# Padded room and costume



## GntlmnJac (Jul 16, 2008)

We are going to have a possessed girl in a padded cell wearing a straight jacket in our HH this year. 

The effect will be that the visitors will look in on a padded cell with a young girl inside. When they first see her the room will be bathed in red light. As she starts talking she will sound sweet and innocent . But as she continues to talk the red lights will dim and green lights will slowly come up. The girl will be made up with red makeup which will be invisible under the red light and dark brown or black under the green light. She will also be rigged with a mic and a voice changer to make her voice change to that of a demon. Her dialog will become quite demonic too. All of this, of course, is inspired by The Exorcist.
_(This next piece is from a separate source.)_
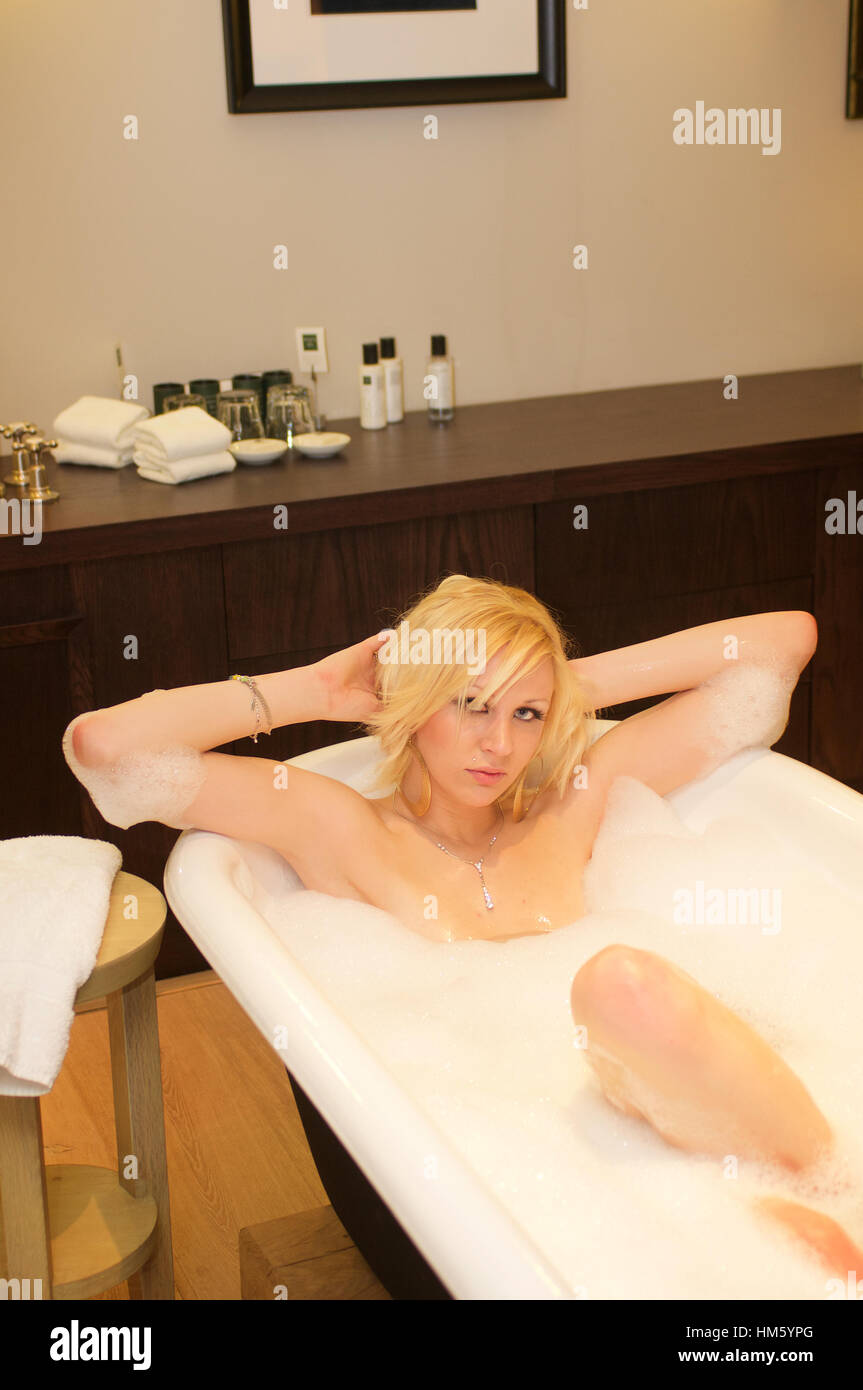 Pretty Blonde Young Woman In Bath With Bubbles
I have 2 questions to help move this project along: Has anyone devised realistic looking padded walls? I have considered just hanging bed sheets but I would like to give them a convincing padded look.
And what is an effective and inexpensive way of making a straight jacket? A heavy white shirt on backwards with cloth belts and D rings might work, but I think they may be a better idea floating around out there.

Thanks!
(Christmas is for kiddies......Halloween is the holiday that rocks!)


----------



## Guest (Jul 26, 2008)

I would use a white Judo, or Karate, ghee. That would look much better than a shirt. A couple of leather belts from a resell shop and you shoul be set.

here's one on ebay
Karate Ghee - eBay (item 160265561007 end time Aug-02-08 02:40:05 PDT)


----------



## cylonfrogqueen (Feb 13, 2008)

Might be a little steep in price for you, or maybe not, but check out Straight Jacket jackets- Monkey Dungeon Clothing for straight jackets (ideas). 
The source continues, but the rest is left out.